# Can somone Make me a Siggy...



## Tangopilot89 (Jun 4, 2011)

Hello everyone.

I'm appealing for anyone who can create me a custom sig. Something with an F-4 and MiG 17 put together with Tangopilot89 in either the bottom or top right corner.

Thanks

Andy


----------



## Gnomey (Jun 4, 2011)

Here is a quick one I did from an idea I had. Still feel it is a little on the tall size although it is within the margins of sig size.







Without background map.


----------



## Njaco (Jun 4, 2011)

ohhhh, I have to crank up the ole GIMP!!


----------



## vikingBerserker (Jun 4, 2011)

"Bring out the GIMP!"


----------



## Tangopilot89 (Jun 4, 2011)

Thank you very much Gnomey. I think they both look awesome but reckon I'll go with the first one.

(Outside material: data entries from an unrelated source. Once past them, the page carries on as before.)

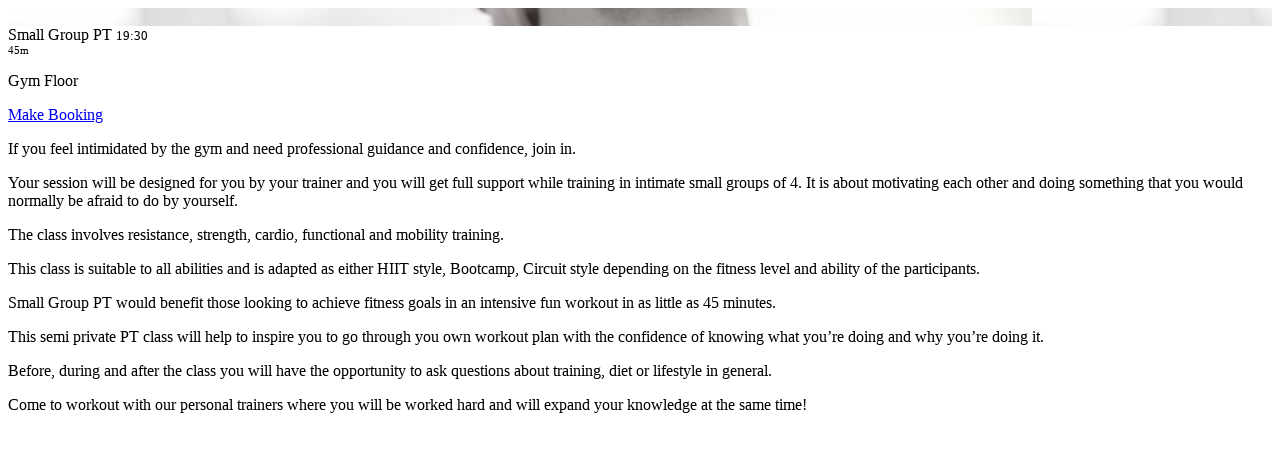

--- FILE ---
content_type: text/html; charset=utf-8
request_url: https://bodywise.clubright.co.uk/MemberArea/PayOptions/64e02c56992b5afab3f358c8
body_size: 4537
content:


<div id="cartButton">
    
    <div class="diarytile">
        <div class="row m-0 p-0">
                <div class="col-4  m-0 p-0 class classImage disabled" style="background-image: url('https://storage.clubright.co.uk/activityimages/161aa0a4-7904-4a14-a76f-a14562962d9b..jpg')">
                    &nbsp;
                </div>
            <div class="col class disabled">
                <span class="display-6">
                    <span class="fw-bold fs-3">Small Group PT</span>
                    <span class="float-end fs-3 text-end"><small>19:30<br /><small class="fs-4">45m</small></small></span>
                </span>
                <p>
Gym Floor<br />
                </p>
            </div>
        </div>
    </div>
    
    <div class="text-center">
            <p><a class="btn btn-success addToCartButton" data-id="64e02c56992b5afab3f358c8" href="/MemberArea/AddBookingToCart">Make Booking</a></p>
    </div>
    <div><p>If you feel intimidated by the gym and need professional guidance and confidence, join in. </p><p>Your session will be designed for you by your trainer and you will get full support while training in intimate small groups of 4.&nbsp;It is about motivating each other and doing something that you would normally be afraid to do by yourself.</p><p>The class involves resistance, strength, cardio, functional and mobility training. </p><p>This class is suitable to all abilities and is adapted as either HIIT style, Bootcamp, Circuit style depending on the fitness level and ability of the participants.</p><p>Small Group PT would benefit those looking to achieve fitness goals in an intensive fun workout in as little as 45 minutes.</p><p>This semi private PT class will help to inspire you to go through you own workout plan with the confidence of knowing what you’re doing and why you’re doing it. </p><p>Before, during and after the class you will have the opportunity to ask questions about training, diet or lifestyle in general.</p><p>Come to workout with our personal trainers where you will be worked hard and will expand your knowledge at the same time!<br></p></div>
</div>
<script>
    $(function () {
        $(".additionalAttendee.last").keydown(newAttendee);

        $(".addToCartButton").click(function (e) {
            var url = $(this).attr('href');
            e.preventDefault();

            $.ajax({
                url: url,
                data: { Id: $(this).data("id") },
                cache: false,
                type: "POST",
                success: function (content) {
                    $("#cartButton").html(content);
                    $(".attendeeList").hide();
                },
                error: function (e) { }
            });
        });

        $('.bookBtn').click(function (e) {
            var url = $(this).attr('href');
            e.preventDefault();

            if ($(this).hasClass("cancelClass")) {
                swal.fire({
                    title: "Are you sure?",
                    text: "This will cancel your booking.  Are you sure you want to do this?",
                    icon: "warning",
                    showCancelButton: true,
                    confirmButtonText: "Yes, cancel my booking",
                    cancelButtonText: "No",
                    closeOnConfirm: true,
                    html: false
                }).then((result) => {
                    if (result.value) {
                        $.ajax({
                            url: url,
                            contentType: 'application/html',
                            success: function (content) {
                                $(".modal").modal("hide");
                                reloadDiary();
                            },
                            error: function (e) { }
                        });
                    }
                });
            } else if ($(this).hasClass("joinWaiting") || $(this).hasClass("leaveWaiting")) {
                $.ajax({
                    url: url,
                    contentType: 'application/html',
                    success: function (content) {
                        $(".modal").modal("hide");
                        reloadDiary();
                    },
                    error: function (e) { }
                });
            }
        });
    });

    function newAttendee() {
        $(".attendeeList").append($(this).clone().val("").keydown(newAttendee));
        $(this).removeClass("last").unbind();
    }

</script>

Now reading the 'How To Make A Signature Thread.' 

Cheers

Andy


----------



## Procrastintor (May 22, 2013)

I know this is an old thread but I was wondering how you do those signatures with the different planes and the caption beneath each one. Thanks.


----------



## Wurger (May 22, 2013)

Just using a graphic soft working with layers. Almost all siggies are a kind of a collage with a taxt added.


----------



## Procrastintor (May 22, 2013)

OK, I'll try to make one in the next couple of days, thanks Wurger.


----------



## Wurger (May 23, 2013)

You'r welcome.


----------



## Gnomey (May 23, 2013)

Most people use the free software GIMP: GIMP - The GNU Image Manipulation Program

A tutorial - http://www.ww2aircraft.net/forum/signature-general-pics-upload/simple-gimp-tutorial-25051.html
How to do a sig - http://www.ww2aircraft.net/forum/signature-general-pics-upload/new-how-make-siggy-33663.html
How to upload - http://www.ww2aircraft.net/forum/signature-general-pics-upload/new-how-upload-pic-33874.html

Others use Photoshop or similar programs.


----------



## N4521U (May 24, 2013)

Okay........................ 







You are now a siggy!


----------



## vikingBerserker (May 24, 2013)

LMAO

I can't believe I laughed at that....


----------



## N4521U (May 24, 2013)

I can't believe no one put it in before I thought of it.
We all know how slow I am.


----------